Movie review: Inside Job

In the award-winning documentary “Inside Job,” director Charles Ferguson tweezes out the particulars of the 2008 global financial crisis.

Ferguson reminds the viewer time and time again: it wasn’t an accident – the biggest financial catastrophe the world has ever seen – but a quiet storm brought on by 30 years of deregulation, risky financial instruments, conflicts of interest, fraud, toxic loans and a handful of CEOs who eventually destroyed their own companies.

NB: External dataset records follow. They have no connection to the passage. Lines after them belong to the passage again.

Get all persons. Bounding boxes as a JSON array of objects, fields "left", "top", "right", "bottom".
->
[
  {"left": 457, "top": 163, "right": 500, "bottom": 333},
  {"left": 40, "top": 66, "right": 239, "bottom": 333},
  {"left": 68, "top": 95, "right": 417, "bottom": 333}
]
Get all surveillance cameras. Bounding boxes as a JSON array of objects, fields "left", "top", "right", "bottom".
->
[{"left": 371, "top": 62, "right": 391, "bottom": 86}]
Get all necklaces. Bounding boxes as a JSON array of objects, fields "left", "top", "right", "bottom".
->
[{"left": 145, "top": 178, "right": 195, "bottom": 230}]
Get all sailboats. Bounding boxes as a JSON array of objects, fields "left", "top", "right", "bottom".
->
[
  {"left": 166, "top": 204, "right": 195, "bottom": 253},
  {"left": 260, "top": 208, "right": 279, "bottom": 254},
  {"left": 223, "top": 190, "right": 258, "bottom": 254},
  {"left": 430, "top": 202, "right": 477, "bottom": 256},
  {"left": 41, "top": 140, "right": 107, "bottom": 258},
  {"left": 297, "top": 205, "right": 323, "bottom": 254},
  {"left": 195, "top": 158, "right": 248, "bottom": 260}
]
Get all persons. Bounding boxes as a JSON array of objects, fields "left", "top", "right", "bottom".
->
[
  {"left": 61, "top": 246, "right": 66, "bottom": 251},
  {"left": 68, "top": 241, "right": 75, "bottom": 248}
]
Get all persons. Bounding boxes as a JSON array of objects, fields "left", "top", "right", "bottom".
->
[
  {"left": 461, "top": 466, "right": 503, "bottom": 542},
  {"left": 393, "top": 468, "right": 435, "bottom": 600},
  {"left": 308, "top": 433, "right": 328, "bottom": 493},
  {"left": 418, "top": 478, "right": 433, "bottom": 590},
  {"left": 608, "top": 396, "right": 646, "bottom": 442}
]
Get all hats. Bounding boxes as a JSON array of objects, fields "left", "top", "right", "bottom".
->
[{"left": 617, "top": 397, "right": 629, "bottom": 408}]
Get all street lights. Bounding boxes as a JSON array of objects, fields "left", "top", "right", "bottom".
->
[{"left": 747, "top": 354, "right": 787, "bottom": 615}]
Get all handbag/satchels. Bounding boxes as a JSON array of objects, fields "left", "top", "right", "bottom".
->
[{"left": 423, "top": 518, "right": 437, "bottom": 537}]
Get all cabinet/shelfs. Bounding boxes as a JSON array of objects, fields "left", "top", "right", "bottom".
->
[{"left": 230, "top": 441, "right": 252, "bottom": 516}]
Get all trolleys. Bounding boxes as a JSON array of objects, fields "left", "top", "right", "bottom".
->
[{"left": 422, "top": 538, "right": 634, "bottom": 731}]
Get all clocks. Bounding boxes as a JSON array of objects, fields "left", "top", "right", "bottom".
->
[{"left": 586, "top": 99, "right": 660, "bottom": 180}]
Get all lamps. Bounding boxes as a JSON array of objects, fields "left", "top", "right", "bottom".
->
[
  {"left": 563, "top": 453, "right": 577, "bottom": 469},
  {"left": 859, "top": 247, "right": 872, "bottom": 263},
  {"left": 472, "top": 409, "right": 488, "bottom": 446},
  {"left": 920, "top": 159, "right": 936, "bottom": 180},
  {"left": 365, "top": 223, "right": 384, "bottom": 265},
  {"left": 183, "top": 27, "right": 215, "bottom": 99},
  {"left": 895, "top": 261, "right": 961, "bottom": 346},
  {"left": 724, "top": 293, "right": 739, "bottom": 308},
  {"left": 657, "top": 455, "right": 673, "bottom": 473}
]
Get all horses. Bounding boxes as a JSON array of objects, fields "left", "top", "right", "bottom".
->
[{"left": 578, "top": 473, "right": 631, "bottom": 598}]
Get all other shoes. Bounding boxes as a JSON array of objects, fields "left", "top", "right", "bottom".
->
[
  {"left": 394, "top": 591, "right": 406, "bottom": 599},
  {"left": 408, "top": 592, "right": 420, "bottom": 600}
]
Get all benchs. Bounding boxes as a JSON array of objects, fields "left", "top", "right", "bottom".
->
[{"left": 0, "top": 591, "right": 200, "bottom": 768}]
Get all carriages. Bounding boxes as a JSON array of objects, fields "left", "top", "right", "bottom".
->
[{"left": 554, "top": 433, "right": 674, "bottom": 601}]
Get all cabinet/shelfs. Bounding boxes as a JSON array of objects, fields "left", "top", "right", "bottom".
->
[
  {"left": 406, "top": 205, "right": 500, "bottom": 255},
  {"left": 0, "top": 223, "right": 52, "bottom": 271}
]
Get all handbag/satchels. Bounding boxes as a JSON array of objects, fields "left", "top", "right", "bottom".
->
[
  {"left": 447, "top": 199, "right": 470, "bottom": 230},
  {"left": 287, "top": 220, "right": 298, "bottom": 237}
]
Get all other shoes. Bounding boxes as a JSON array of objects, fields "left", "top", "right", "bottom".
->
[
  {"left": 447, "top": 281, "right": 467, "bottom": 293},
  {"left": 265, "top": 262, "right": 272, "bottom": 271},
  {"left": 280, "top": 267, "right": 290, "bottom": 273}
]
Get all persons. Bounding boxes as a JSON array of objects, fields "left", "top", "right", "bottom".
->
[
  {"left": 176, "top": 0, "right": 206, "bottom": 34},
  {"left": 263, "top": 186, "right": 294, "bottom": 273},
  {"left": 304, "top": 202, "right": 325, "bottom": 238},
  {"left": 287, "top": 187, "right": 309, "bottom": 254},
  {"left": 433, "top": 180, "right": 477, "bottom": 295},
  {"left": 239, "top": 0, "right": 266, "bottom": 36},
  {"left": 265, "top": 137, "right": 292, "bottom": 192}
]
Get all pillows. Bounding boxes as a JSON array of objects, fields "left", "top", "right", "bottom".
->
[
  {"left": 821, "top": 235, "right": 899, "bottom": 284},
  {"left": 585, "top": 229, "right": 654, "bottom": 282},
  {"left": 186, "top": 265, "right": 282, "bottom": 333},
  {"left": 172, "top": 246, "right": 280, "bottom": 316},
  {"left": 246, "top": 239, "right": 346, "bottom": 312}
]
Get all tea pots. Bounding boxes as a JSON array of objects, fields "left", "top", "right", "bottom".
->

Most of the subject matter is old news; a sizeable collection of journalists and authors has written about the near collapse of the financial system. But “Inside Job” gives you a peek into the convoluted Wall Street culture and introduces many of the supporting players who helped defeat the U.S. economy.

While financial bigwigs were enthusiastic as the real estate bubble was growing and the markets continued to climb, some skeptical economists and advocacy groups came forward with papers and technical analysis exhibiting foreseeable problems. They were ignored.

But most prominent CEOs and major financial players (many of whom were not willing to sit down with Ferguson) forged ahead. Aside from Scott Talbot, an unconvincing lobbyist and a couple of arrogant economics professors at Columbia and Harvard universities, “Inside Job” features people who share the director’s opinions.

Ferguson shines a dim light on all of the corruption and fraud that took place seemingly without consequence. Citibank helped funnel drug money out of Mexico. UBS helped wealthy Americans evade taxes. Fannie Mae overstated its earnings. The list goes on.

Much of the film is disturbing, detailing how the financial services industry paved the way for the rich to get richer and the poor to get, well, broke, unemployed, homeless and taunted with loans destined to go bad.

Equally frustrating are the snippets of testimonies by excessively paid CEOs and traders from firms such as Goldman Sachs who state under oath that there was no conflict of interest when the company promoted risky investments and bet against them at the same time.

All the while, the three most prominent credit rating agencies, Moody’s, Standard & Poor’s and Fitch, were giving volatile bundled securities the highest ratings while taking money from the very banks that approved subprime mortgages in the toxic bundles.

Ferguson directed a surprising amount of finger-pointing at the academic community, accusing prominent financial players teaching at top business schools – many of whom received hundreds of thousands of dollars for serving on boards of financial institutions such as AIG and Lehman Brothers ­– of corrupting the study of economics.

Glenn Hubbard, the dean of Columbia’s graduate business school got especially crabby during an interview with Ferguson in a Michael Moore-like moment captured on film. Hubbard was a key engineer of the Bush tax cuts in 2003 when he held the title of chairman of the Council of Economic Advisors.

Though economic conditions have worsened over the past decade, Reagan, Clinton, Bush, and Obama have done little to stop deregulation or control the swollen financial services sector.

So what now? Many American companies are behind their foreign competitors, we live in a more unequal society, higher education is increasingly out of reach, and Wall Street VIPs have infiltrated the government.

The documentary paints a grim picture but ends with a sliver of hope, the only element of the story that makes it more Hollywood than a documentary.

Maybe the American masses can actually do something tangible to reform the financial system and break down these impenetrable walls. Or maybe Ferguson should have taken a turn in front of the camera at this point so we could all interject as he did so candidly throughout the film and ask: “Are you serious?”